The opposition leader warned he was unable to promise to reverse Prime Minister Rishi Sunak’s announcement, but said he was in talks with leaders across the North of England to provide better ‘connectivity’.
Starmer said Labour would also continue with transport projects already announced by the government, such as improvements to the A1.
Sunak opted to scrap HS2 from the West Midlands to Manchester saying ‘the facts have changed’ and the cost of the high-speed rail scheme had ‘more than doubled’.
The prime minister instead promised to use £36 billion of savings from scrapping sections of HS2 to fund a raft of other transport schemes.
Starmer, in a series of interviews with regional broadcasters ahead of what could be Labour’s final annual conference before a general election, tried to paint himself as a ‘problem-solver’ who could fix the current ‘mess’.
Speaking to ITV News Calendar, he said: ‘They’ve just taken a wrecking ball to this project.
‘They will be cancelling contracts between now and the general election. They will be releasing land that is needed. They downsized. I can’t stand (here) after they’ve made such a big hole in their plans and say (I) will simply reverse it.’
Starmer said ‘yes, we’ll get on with it’ when discussing the future of Northern Powerhouse Rail.
Sunak confirmed HS2 will run from London to Birmingham but will no longer extend beyond the West Midlands, with Manchester among the areas missing out.
However, the PA news agency understands that if not enough private investment is secured for a new Euston terminus, HS2 will stop at Old Oak Common in the capital’s western suburbs.
Asked by ITV News Tyne Tees if he would dual the A1 between Morpeth and Ellingham, Sir Keir said: ‘Yes, whatever the government announced yesterday, including dualling the A1, if they get on with those projects, we will inherit them, if we’re privileged enough to come into power, and we will of course see them through to fruition.’

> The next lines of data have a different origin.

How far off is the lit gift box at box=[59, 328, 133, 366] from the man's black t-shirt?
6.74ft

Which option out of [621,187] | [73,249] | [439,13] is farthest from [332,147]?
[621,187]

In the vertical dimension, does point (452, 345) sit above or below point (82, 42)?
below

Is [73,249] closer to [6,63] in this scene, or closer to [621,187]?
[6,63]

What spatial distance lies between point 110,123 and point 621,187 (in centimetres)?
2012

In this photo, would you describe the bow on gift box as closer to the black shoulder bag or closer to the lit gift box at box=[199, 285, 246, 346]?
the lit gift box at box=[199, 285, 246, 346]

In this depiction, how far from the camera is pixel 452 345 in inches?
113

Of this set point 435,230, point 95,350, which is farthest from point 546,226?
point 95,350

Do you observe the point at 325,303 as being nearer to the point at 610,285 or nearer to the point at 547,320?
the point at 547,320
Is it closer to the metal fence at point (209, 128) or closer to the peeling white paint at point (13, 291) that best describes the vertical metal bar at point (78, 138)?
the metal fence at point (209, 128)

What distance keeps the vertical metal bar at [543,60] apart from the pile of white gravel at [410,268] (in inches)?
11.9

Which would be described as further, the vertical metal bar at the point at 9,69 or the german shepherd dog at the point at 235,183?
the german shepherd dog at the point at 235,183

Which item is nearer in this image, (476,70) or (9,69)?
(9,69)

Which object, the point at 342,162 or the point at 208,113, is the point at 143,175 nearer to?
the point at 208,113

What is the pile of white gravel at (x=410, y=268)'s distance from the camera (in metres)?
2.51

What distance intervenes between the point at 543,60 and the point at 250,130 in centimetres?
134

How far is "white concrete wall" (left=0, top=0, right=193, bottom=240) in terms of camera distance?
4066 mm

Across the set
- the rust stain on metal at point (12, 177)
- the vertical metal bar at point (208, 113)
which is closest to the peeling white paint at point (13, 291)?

The opposition leader was quizzed on transport more broadly after Wales last month became the first country in the UK to drop the default speed limit from 30mph to 20mph for restricted roads.
Asked if he would copy the approach in Wales, Starmer told ITV News Wales: ‘It’s obviously a question for local councils in England to decide what they want to put in place and they’re obviously elected into place.’
Elsewhere in his media round, the Labour leader attacked Sunak’s ability to deliver change, describing him as the ‘nodding dog that signed off the decisions that he now says are terrible’.
Cabinet minister James Cleverly criticised the Labour leader’s position, accusing him of failing to be decisive.
In a post on X, formerly known as Twitter, he wrote: ‘Starmer decisively decides to not make a decision on HS2. His principled position on this issue is to not take a position on this issue. He confounds both his detractors and defenders by agreeing with both. He knows leadership when he sees it. He never sees it in the mirror.’